0

Today some computer on my domain got infected with crypto-ransomware and have infected some folders on file server that only some computers on network have access to.
So I presume one or more of five computers that can access to that folders got infected.

Ransomware encrypted files and gave them names < filename >.< extension >.< id-9760537953_fud@india.com > so on the end of every Microsoft office file there is .id-9760537953_fud@india.com extension.
Is there some tool that can decrypt office files?

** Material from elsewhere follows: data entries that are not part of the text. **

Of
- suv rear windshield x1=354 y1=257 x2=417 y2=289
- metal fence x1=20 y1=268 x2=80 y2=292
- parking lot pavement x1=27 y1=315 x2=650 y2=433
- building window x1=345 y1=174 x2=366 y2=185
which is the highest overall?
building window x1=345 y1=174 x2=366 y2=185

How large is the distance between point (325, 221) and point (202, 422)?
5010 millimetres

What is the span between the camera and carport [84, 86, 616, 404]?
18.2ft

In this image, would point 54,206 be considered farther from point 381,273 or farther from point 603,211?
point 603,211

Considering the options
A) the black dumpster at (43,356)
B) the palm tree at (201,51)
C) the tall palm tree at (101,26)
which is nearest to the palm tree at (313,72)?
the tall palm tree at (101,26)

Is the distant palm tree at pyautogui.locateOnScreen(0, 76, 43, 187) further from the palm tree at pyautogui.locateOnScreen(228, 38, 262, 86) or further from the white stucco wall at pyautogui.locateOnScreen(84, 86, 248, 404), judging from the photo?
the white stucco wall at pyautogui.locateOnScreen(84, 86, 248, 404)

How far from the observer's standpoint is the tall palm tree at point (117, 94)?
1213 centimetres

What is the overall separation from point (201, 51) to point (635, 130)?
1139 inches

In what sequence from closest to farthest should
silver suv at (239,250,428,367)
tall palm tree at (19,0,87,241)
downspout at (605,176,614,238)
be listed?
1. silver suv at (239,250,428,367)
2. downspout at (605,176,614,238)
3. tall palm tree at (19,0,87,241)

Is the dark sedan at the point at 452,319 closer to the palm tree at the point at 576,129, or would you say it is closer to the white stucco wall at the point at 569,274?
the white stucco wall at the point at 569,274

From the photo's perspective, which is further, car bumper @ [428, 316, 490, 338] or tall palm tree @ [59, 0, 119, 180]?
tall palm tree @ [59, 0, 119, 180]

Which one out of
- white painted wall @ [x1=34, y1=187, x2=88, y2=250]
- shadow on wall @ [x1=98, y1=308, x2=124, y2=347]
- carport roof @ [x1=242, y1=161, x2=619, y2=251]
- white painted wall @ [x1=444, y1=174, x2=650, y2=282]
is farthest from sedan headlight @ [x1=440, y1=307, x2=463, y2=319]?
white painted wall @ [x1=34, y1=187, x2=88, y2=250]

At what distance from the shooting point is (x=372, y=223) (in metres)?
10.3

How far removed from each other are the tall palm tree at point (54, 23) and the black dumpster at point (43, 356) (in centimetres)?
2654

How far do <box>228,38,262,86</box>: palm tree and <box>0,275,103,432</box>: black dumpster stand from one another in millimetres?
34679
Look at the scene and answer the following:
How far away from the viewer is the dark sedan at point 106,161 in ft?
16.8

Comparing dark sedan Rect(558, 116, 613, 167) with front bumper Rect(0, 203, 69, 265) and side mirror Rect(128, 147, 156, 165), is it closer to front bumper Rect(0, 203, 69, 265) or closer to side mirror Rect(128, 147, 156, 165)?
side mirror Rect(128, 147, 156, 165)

Luckily I had backup of the files but now I'm trying to find this ransomware on computers and had no luck with AVG, Avira or Malwarebytes.
What's the best way to protect my network from these type of malware and how do I find it and delete it?

Davidenko
  • 101
  • 2
  • If it hasn't been identified then security programs won't find it. You will need to find it yourself by looking at each system yourself. There will be some notification asking you to pay them in order to decrypt your files on the infected machine. Of course its also possible it was already removed before you went looking for it so check your logs. – Ramhound Feb 26 '15 at 12:33
  • 1
    Luckily I had backups from last friday so not all work was lost... – Davidenko Feb 26 '15 at 12:34
  • There is not tool to just decrypt the files. That's the whole point of cryptolocker-type viruses, to make money for the author, you have to pay if you want your data back. – Dan Feb 26 '15 at 13:01
  • 1
    If it is cryptolocker: https://isc.sans.edu/forums/diary/Free+Service+to+Help+CryptoLocker+Victims+by+FireEye+and+FoxIT/18493 – charlesbridge Feb 27 '15 at 18:33

1 Answers1

0

  1. The best way is constant vigilance as to what you are opening.

  2. Once it gets through your defenses there is little you can do other than use the backup you have or pay the ransom.